The first thing you notice: birdsong. The new garden is a natural amphitheatre, an open space encircled by mature trees. It's alive with tweets and trills; more so, it seems, than surrounding parts of Regent's Park. This alone would make the garden a special, but much more awaits...
Three and a half years on from the death of Queen Elizabeth II, her memorialisation begins in earnest. Work will soon start on a statue and walkway for St James's Park. Here, in Regent's Park, we get something more subtle in the ever-shifting shape of the QEII Garden.
The garden is built on the site of an old plant nursery. Until recently, this was a fenced-off part of the park, characterised by disused buildings and rafts of concrete. Here's the view, a few years old, in Google Earth...
And today it looks like this:

At just two acres, this is a modest site, but the design and planting make the most of the space. A sinusoidal path curves around gravelly banks, all planted with species adapted to the warmer, wetter climate we might expect in future. The garden is also big on recycling. The entrance pergola — as yet untroubled by the wisteria and other climbers that will one day thrive — is recast from old greenhouse metal. The paths and even the beds reuse ground up concrete from the old site.
"A garden of colour and contemplation, of biodiversity and beauty, of memory and hope," says the brochure, handed out to us keen visitors who attended on day one. It doesn't quite tick all of those boxes yet. The splashes of colour are numerous, but isolated. The biodiversity is something to grow into.
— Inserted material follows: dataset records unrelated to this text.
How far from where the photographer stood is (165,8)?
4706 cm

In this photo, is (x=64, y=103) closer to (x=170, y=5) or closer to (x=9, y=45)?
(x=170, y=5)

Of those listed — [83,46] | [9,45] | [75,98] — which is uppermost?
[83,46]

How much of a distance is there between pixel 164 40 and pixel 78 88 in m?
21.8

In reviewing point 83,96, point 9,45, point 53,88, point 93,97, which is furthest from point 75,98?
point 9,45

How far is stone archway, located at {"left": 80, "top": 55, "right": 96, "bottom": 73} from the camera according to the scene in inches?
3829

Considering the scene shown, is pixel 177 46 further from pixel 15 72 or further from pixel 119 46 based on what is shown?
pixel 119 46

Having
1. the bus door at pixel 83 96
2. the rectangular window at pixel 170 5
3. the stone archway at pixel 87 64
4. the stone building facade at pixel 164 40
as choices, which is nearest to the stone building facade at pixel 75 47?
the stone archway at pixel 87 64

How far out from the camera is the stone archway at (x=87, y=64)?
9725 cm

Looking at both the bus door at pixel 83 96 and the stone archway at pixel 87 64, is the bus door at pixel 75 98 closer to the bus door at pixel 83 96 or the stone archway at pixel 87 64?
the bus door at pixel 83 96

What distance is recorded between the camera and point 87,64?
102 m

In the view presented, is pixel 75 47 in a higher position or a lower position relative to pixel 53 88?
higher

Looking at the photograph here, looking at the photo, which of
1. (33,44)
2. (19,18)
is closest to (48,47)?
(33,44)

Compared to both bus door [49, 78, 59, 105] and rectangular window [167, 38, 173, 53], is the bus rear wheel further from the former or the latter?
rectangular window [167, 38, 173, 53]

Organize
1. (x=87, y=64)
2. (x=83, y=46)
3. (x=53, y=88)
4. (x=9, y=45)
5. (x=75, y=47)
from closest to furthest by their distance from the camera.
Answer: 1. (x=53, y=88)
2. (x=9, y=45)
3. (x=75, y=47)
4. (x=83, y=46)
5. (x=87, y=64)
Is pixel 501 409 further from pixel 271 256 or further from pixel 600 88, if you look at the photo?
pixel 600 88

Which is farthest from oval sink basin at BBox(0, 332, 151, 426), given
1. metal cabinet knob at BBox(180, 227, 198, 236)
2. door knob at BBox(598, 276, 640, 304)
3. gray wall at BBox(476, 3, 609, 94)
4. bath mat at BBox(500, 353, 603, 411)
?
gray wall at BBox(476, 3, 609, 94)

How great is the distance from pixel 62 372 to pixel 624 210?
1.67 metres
The garden will only come to full glory over years, as the plants put down deeper roots, thrive and settle in to their august home. It reminds me a little of the Olympic Park's first years, when the wilds still looked very tame and new. The QEII garden has a bit of a leg-up, with its perimeter of mature trees, but it still looks a trifle too fresh to fully realise the aspirational 'colour and contemplation'. That birdsong, though; it sings mightily the song of glories yet to come.
The garden is best seen from the water tower, a feature of the old nursery that has been retained as a modest viewpoint. Its structure is draped with ironmongery, depicting the national plants (rose, leek, thistle, shamrock) of the four parts of Her Majesty's Kingdom.
The Commonwealth gets a nod or too, as well. Many of the plants are sourced from Commonwealth countries, and the metal pergola has 56 vertical supports — equal to the number of countries in the Commonwealth.
The QEII garden is a lovely addition to Regent's Park, which will only surge in beauty as the years go on. If you're seeking horticultural spectacle, head a few hundred paces west for the rockeries and Queen Mary's Rose Garden. The garden of the most recently late Queen is more serene and subtle. Perch on one of the many, many benches, close your eyes, and just listen to those birds.
The Queen Elizabeth II Garden is open daily 9am-8pm. Entrance is free. It can be found north-west of the Broadwalk meets Chester Road. It's billed as a 'garden for everyone', which is true so long as you're not a dog. Even corgis are banned.